People who make their living meeting the public – sales representatives, public speakers, on-air personalities, models – consider bleaching their teeth a natural part of grooming.

Think about these facts:

  • Something – from chocolate to tobacco, coffee, tea, smoking, red wine, and even raspberry and blueberry jams – is going to discolor your teeth. Your teeth are not impervious enamel – their surface is porous.

  • You can include tetracycline in the list of things that can stain your teeth. If your doctor regularly prescribed that antibiotic for you prior to your teenage years, before your teeth matured, then your teeth probably have a grayish cast to them. That’s the result of the antibiotic, and for a dentist it’s one of the most challenging stains to remove. It’s called an intrinsic stain.

  • “Age stains are the easiest to remove,” Dr. Gustafson says. “The stains people acquire as a part of living their lives can be corrected remarkably easily.”

  • Many drug stores, among other places (The Journal of the Michigan Dental Associaton noted a hair salon in Michigan was featuring bleaching services), offer bleaching products ranging from rinses to kits where a mold of the teeth is made, so users can load the product into the mold and wear it overnight. The journal’s position is that while these products may in fact be endorsed by the American Dental Association, they still require a skilled, trained individual to guarantee good results.

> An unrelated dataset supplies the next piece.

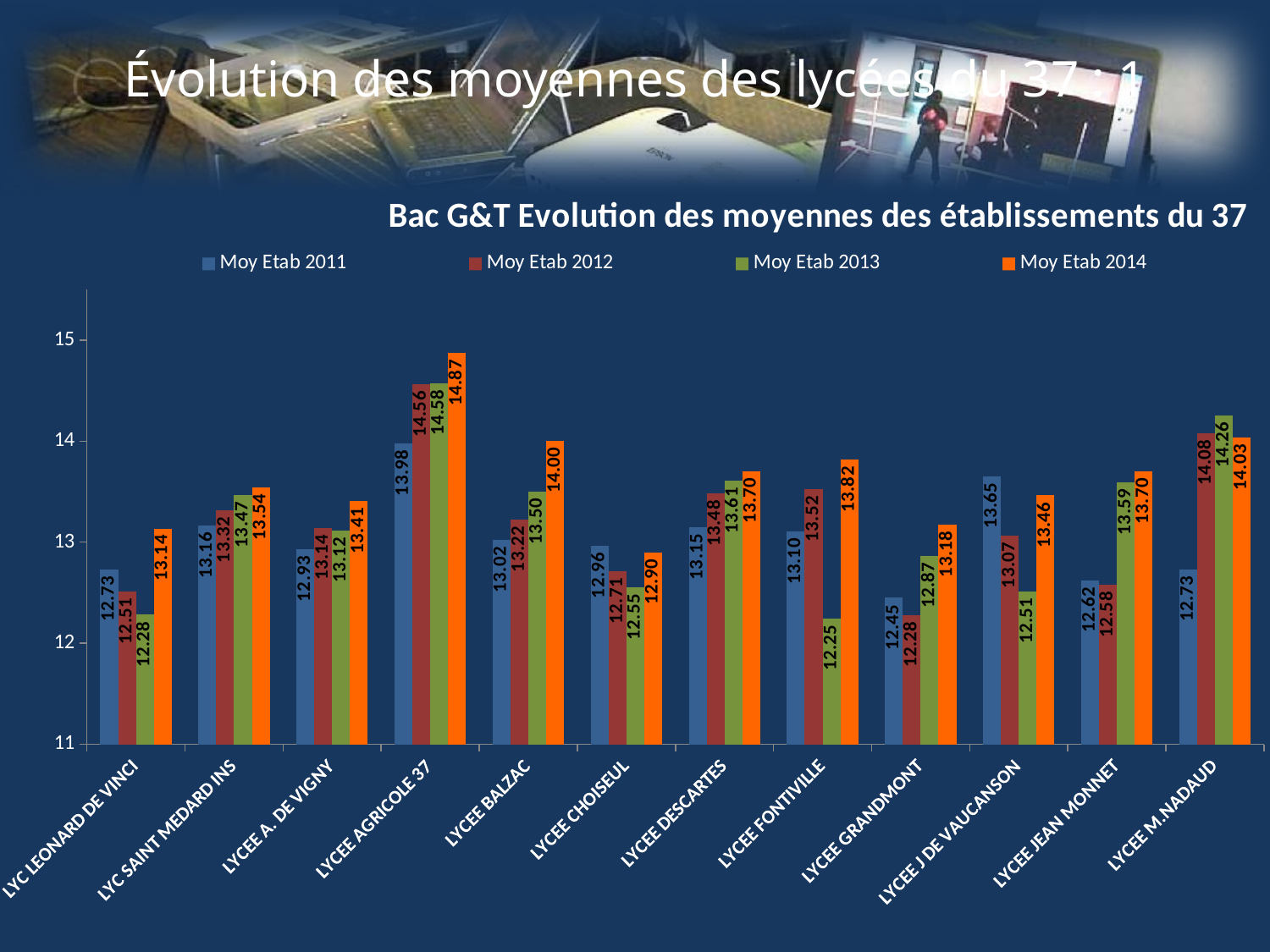
How many series does the legend list? 4 How many establishments are shown on the x axis? 12 What kind of chart is shown on the slide? Bar chart Which establishment has the highest Moy Etab 2014 value? LYCEE AGRICOLE 37 What is the Moy Etab 2013 value for LYCEE FONTIVILLE? 12.25 Which is larger for LYCEE CHOISEUL: the Moy Etab 2011 value or the Moy Etab 2014 value? Moy Etab 2011 What is the difference between the Moy Etab 2014 and Moy Etab 2011 values for LYCEE BALZAC? 0.98 Which establishment has the lowest Moy Etab 2013 value? LYCEE FONTIVILLE Do the values for LYC SAINT MEDARD INS rise or fall from Moy Etab 2011 to Moy Etab 2014? Rise Is the Moy Etab 2012 value for LYCEE M.NADAUD greater or less than 14? greater What is the Moy Etab 2014 value for LYCEE AGRICOLE 37? 14.87 What is the Moy Etab 2011 value for LYCEE J DE VAUCANSON? 13.65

As the journal says, “It affirms dentistry’s conviction that the performance of teeth bleaching that involves the taking of intraoral impressions for the purpose of fabricating a custom bleaching tray and the dispensing of a bleaching tray is solely within the scope and practice of dentistry.”

Just because your hair stylist can lighten your hair doesn’t mean he or she can lighten your teeth. Crowns, veneers and caps will respond differently to bleaching – these are things your dentist will know, but your hair stylist probably will not.

A bad haircut will grow out in about four weeks. A bad bleach job on your teeth will last a lot longer, and cost a lot more to fix.

Dr. Gustafson says most bleaches have a common base of hydrogen peroxide; some use carbamide peroxide. It takes an expert to determine the best preparation for the client. “The chemicals are similar, but they are not the same,” Dr. Gustafson says.

It’s been Dr. Gustafson’s experience that clearly noticeable results happen very rapidly with bleaching. “We’re talking 10-14 days to a bright smile with the preparations we use,” he says.